The 78 pumper carbs do not have clips as we all know at this point. The 78 carbs also have actual mixture screws and not air screws, so you actually enrich the gas mixture not restrict the air. Bottom line, you probably don't have to swap around needles.
I do not wish to be unkind. You are going to confuse yourself trying to perform needle swaps from other carbs. At this point you do not have the expertise to perform these things.
If the carbs are off the bike put them on a table and look at them. You will see how they are built. Just look at them for a few minutes.
The main thing you should focus on is getting them to function normally, forget tweaking and modifications, just get them operating properly.

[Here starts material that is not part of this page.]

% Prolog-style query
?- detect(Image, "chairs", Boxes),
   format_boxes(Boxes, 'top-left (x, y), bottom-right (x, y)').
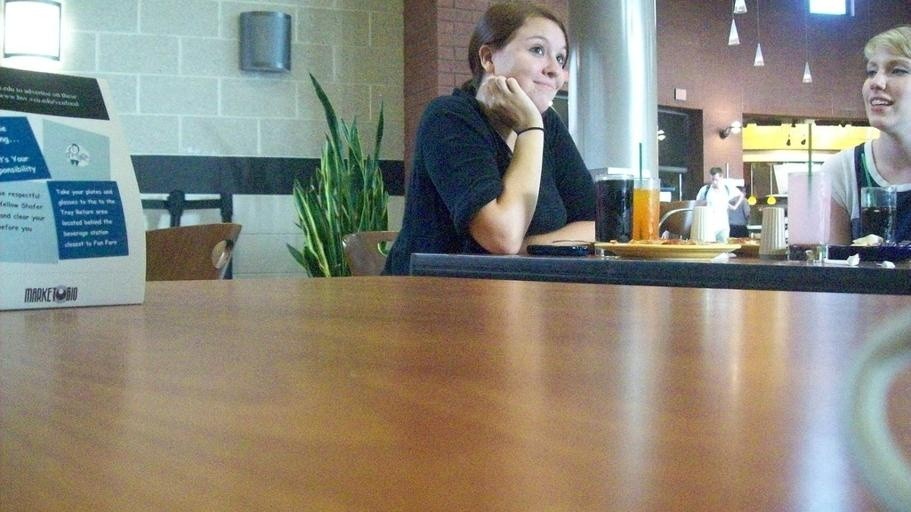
top-left (339, 228), bottom-right (400, 274)
top-left (145, 223), bottom-right (243, 279)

You need to pull the idle jets, get a pliers and just lightly grab the jet, a slight wiggle and a twist and they will pull out. If the brass gets a scratch no proble, you just don't want to make them oval.
A thin piece of copper wire from a lamp cord or speaker wire will loosen the crap and you can flush it out. They are all blocked from the MBTE they had in the gas at one point.
Fix your accel pump and get that working. Once you have the carbs at a proper base line function, and get the motor running well. You can then fiddle with tweaks and refinements. Unless you have have the basics sorted out, you can't refine anything.
I am running 120s with a stock air box and have no serious plug fouling, so you may have to go bigger later on, for now stick with what you have and make it work well.
You have a lot of well intentioned people here who know what they are doing, but they will lead you in circles unknowingly. You do not know enough yet to do those things.